The museum's entrance is unique; visitors enter through the old baroque building, descending into a concrete well that pierces all levels, intertwining German and Jewish history. This underground area contains the 'heart of the whole project,' three corridors or 'axes' embodying 'continuity, exile, and death.' Libeskind aimed to create a space that hadn't existed before, challenging conventional museum circulation with unexpected pathways and depths, drawing visitors into the experience of Jews in Berlin rather than offering a straightforward exhibit. It's not a stroll, but 'a testing journey, an ordeal.'
The 'axis of continuity' is the longest of the three paths, leading to the museum galleries and symbolizing the enduring Jewish presence in Germany. This axis culminates in a narrow, upward-spiraling staircase, emphasizing the 'difficulty of making one's way along the path to return to the light of day.' The other two underground axes are exhibition areas. The 'axis of the Holocaust' ends in a dark, concrete 'Tower of the Holocaust' with only a narrow slit for light, physically separated from the main building. The 'axis of Exile' leads to the 'garden of exile,' a hanging garden of 49 concrete pillars that metaphorically represent uprooting and the disorientation of exile. Despite appearing open, this garden is a dead end, cut off by a dry moat, symbolizing that 'exile is also imprisonment' and forcing a return to the underground axes.

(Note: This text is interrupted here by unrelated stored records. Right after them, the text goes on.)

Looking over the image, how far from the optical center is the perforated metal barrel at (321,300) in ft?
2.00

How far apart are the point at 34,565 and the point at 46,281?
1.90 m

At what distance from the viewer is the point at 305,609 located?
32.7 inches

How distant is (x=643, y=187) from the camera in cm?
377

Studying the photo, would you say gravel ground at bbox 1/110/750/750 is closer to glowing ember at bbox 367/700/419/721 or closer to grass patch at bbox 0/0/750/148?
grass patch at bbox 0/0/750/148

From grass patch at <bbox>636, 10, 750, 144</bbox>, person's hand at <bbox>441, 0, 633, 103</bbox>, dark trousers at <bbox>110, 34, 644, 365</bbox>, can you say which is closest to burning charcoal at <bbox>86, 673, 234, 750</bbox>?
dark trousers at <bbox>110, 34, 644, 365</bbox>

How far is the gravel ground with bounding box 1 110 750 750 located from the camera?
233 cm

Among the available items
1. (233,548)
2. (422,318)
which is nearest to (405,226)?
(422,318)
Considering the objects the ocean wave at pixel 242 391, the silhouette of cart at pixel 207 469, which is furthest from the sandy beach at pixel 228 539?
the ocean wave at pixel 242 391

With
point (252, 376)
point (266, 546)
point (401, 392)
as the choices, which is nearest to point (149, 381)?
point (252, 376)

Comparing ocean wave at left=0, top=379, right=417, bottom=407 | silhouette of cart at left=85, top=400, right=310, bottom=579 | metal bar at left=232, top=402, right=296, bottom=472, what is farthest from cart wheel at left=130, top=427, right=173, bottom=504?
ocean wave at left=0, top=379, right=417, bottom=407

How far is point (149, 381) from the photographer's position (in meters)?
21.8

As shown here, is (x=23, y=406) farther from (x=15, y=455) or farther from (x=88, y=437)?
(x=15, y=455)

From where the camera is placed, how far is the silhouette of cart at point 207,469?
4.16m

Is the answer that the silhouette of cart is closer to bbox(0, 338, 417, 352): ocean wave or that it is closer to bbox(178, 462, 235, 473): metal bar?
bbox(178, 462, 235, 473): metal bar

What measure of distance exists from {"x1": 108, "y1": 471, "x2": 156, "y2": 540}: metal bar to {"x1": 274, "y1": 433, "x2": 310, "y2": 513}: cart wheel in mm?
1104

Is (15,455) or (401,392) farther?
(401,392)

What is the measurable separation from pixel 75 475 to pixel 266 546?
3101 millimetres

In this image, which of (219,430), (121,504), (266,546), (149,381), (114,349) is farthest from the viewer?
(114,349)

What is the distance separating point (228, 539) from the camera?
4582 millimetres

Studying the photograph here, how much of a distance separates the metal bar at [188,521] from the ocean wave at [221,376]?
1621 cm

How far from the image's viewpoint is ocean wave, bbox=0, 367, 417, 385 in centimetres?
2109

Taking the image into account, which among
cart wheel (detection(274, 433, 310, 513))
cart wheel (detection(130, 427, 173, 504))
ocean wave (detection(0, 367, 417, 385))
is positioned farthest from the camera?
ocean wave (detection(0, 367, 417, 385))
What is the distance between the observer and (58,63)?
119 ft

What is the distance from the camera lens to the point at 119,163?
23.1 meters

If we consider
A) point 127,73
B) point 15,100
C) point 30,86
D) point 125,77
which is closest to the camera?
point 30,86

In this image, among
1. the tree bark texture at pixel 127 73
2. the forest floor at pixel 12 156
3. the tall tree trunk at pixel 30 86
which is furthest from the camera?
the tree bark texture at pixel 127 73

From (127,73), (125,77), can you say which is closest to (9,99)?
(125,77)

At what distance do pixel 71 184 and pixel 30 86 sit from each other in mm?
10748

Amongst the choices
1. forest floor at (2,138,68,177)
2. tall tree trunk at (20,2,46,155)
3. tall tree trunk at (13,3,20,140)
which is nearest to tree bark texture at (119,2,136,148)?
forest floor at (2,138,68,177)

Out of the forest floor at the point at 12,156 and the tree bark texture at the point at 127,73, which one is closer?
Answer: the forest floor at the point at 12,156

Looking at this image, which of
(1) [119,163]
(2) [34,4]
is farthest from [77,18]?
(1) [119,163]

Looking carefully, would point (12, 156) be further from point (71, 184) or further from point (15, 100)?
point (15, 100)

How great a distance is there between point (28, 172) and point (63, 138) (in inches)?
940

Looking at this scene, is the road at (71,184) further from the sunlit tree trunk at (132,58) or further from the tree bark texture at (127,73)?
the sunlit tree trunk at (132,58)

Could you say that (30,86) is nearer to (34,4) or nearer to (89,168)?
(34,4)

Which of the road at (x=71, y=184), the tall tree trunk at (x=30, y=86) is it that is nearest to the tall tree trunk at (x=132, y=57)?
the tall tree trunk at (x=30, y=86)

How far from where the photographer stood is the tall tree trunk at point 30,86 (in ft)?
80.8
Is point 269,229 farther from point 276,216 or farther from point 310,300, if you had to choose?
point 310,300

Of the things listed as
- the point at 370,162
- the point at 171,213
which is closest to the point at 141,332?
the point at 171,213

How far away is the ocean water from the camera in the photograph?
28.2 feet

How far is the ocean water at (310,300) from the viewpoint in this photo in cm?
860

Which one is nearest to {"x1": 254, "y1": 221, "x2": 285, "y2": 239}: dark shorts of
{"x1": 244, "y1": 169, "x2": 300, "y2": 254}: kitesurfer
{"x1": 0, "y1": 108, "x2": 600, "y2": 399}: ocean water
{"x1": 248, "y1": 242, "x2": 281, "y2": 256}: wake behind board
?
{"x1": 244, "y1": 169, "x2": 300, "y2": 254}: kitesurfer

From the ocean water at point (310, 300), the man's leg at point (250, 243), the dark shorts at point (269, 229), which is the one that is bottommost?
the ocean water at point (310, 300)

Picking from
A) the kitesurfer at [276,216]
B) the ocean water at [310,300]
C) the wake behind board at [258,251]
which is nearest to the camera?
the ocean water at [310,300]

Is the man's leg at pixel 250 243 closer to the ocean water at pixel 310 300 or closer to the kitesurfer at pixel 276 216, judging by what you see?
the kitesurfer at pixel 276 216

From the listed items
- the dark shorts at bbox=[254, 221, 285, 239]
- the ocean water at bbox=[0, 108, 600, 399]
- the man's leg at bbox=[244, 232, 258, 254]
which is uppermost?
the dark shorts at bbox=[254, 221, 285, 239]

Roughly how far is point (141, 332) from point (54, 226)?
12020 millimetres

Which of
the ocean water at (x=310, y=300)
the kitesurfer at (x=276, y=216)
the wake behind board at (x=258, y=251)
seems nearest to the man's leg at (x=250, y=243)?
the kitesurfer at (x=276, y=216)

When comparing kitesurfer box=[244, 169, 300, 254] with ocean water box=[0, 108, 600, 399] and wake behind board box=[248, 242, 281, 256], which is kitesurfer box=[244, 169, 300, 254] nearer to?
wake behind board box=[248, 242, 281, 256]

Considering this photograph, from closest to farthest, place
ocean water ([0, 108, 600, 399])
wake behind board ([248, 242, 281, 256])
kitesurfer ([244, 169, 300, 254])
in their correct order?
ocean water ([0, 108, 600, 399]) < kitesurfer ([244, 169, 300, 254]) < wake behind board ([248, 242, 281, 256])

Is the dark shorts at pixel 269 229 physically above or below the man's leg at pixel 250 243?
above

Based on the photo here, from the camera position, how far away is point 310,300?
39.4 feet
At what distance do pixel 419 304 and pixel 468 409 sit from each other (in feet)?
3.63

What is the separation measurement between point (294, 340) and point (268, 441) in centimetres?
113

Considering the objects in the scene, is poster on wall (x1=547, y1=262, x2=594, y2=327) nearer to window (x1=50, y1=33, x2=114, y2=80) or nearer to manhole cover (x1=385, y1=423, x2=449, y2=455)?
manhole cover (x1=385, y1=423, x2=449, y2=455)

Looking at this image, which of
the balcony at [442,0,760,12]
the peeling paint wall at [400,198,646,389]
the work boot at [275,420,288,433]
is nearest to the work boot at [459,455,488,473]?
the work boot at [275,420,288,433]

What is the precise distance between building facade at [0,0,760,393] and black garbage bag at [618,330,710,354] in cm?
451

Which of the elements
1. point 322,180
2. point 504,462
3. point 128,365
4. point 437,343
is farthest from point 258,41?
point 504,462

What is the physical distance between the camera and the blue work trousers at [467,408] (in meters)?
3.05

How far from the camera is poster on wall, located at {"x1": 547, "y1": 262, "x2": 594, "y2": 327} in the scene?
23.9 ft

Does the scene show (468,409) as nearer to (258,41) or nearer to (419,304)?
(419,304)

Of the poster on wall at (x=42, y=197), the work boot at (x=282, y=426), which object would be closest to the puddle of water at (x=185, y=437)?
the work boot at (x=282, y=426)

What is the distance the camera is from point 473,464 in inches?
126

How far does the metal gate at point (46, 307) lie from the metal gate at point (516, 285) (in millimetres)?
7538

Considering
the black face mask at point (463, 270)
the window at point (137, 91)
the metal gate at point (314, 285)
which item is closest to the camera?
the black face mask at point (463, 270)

The old and new buildings, along with the Tower of the Holocaust and the Garden of Exile, are conceived as independent elements linked by hidden networks. The main building is covered in zinc, designed to oxidize over time, creating a softer, somber exterior that contrasts with the 'slashes' of its non-traditional openings. These gashes and cuts are not merely aesthetic; they are derived from Libeskind's mapping of addresses of emblematic figures of German Judaism in Berlin, projected onto the building's volumes to create a 'totally haphazard pattern.' This leads to challenging interior spaces for curators, with walls that make hanging art difficult.
Despite its completion in 1998, the museum was initially empty, with 350,000 visitors viewing only the architecture itself. When finally inaugurated with a collection in 2001, interior decorators made changes, often 'obliterating singularities' and 'blocking up the windows.' However, the stark 'voids' remained: six concrete towers traversing the building at all levels, empty and unheated, with no access. These voids, only hinted at by skylights on the roof, embody 'the final figure in German Judaism: absence.' Libeskind fought to keep these spaces, arguing they were necessary to convey a story that can never be fully told, always creating tension and subverting attempts to make it finite.
One of these voids, accessible to visitors, is named the 'void of memory,' serving as a powerful and permanent reminder of what was lost.